SELECTION:
***

Tesla's Autopilot has won plenty of fans since it was first installed in the Model S, but it's not perfect. The system's relative youth has been brought into sharp focus by an accident being investigated by the NHTSA, where a driver using Autopilot was killed when his Model S hit a white tractor-trailer as it crossed the highway.

In the accident, Joshua Brown's Model S was operating in Autopilot mode when the trailer pulled across the highway. According to Tesla, the combination of a bright sky and white trailer may have made the trailer hard to see, contributing to the accident.

Because the trailer sits much higher than a regular car, the Tesla's roof was ripped off when its windscreen made contact. The car then slid about 100 ft (30 m) before coming to rest.

Following the accident, Tesla was at pains to point out the fact that Autopilot is still a public beta, and drivers are told it is "an assist feature that requires you to keep your hands on the wheel at all times." The system also displays a message telling drivers to "always keep your hands on the wheel. Be prepared to take control at any time" when activated.

The company described Joshua Brown as a "friend to Tesla and the broader EV community, a person who spent his life focused on innovation and the promise of technology and who believed strongly in Tesla's mission."

Autopilot uses an array of sensors and cameras to keep the car between the white lines on the highway. At the front, a radar unit works to maintain a set distance behind the car in front, while a camera reads the lines on the road. All around the car, there are long-range ultrasonic sensors projecting 16 ft (4.8 m) in every direction, building a picture of what's sitting beside and behind the vehicle on the road.

It isn't perfect, though, with drivers needing to pay attention to what's going on in case the car misinterprets the line markings or doesn't react quickly enough to its surroundings.

This is the first reported death of a driver using Tesla's Autopilot.

Source: Tesla, Levy Journal Online

12 comments
-dphiBbydt
Why don't big rigs in the US have protective barriers running between the wheel sets? They have them in Europe. Such structures on trucks would have stopped the car with a head-on impact, the driver would have survived in all likelihood and there wouldn't be a story.
Bob Stuart
Highway trailers are more likely to have light air barriers than crash bars under the main frame. Tesla's caveat is just a legalism. Everybody knows that many people can't resist multi-tasking even without autopilot.

***

DATA BLOCK:
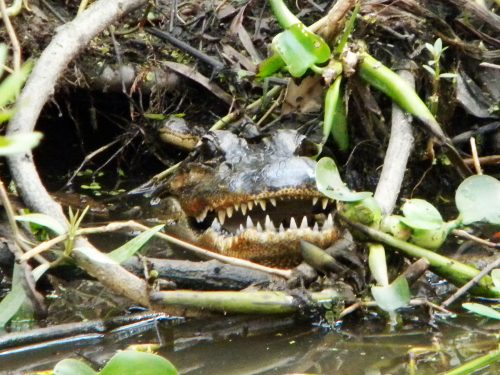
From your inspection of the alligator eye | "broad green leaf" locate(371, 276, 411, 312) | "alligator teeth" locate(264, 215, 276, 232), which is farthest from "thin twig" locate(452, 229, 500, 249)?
the alligator eye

***

EXERCISE TASKS:
1 – In the Autopilot article, how far did the Model S slide before it came to rest?
2 – Repeat a passage from the Autopilot article word for word, beginning at the words "This is the" and stopping after "even without autopilot.".
3 – Does each statement below agree with the Autopilot article? Give yes or no for each, with the words from the article that decide it.
(a) Tesla said a bright sky and a white trailer may have made the trailer hard to see.
(b) The car's ultrasonic sensors project 30 ft in every direction.
(c) The radar unit is mounted at the rear of the car.

WORKED ANSWERS:
1 – About 100 ft (30 m).

2 –
This is the first reported death of a driver using Tesla's Autopilot.

Source: Tesla, Levy Journal Online

12 comments
-dphiBbydt
Why don't big rigs in the US have protective barriers running between the wheel sets? They have them in Europe. Such structures on trucks would have stopped the car with a head-on impact, the driver would have survived in all likelihood and there wouldn't be a story.
Bob Stuart
Highway trailers are more likely to have light air barriers than crash bars under the main frame. Tesla's caveat is just a legalism. Everybody knows that many people can't resist multi-tasking even without autopilot.

3 –
(a) Yes: "the combination of a bright sky and white trailer may have made the trailer hard to see"
(b) No: "long-range ultrasonic sensors projecting 16 ft (4.8 m) in every direction"
(c) No: "At the front, a radar unit works to maintain a set distance behind the car in front"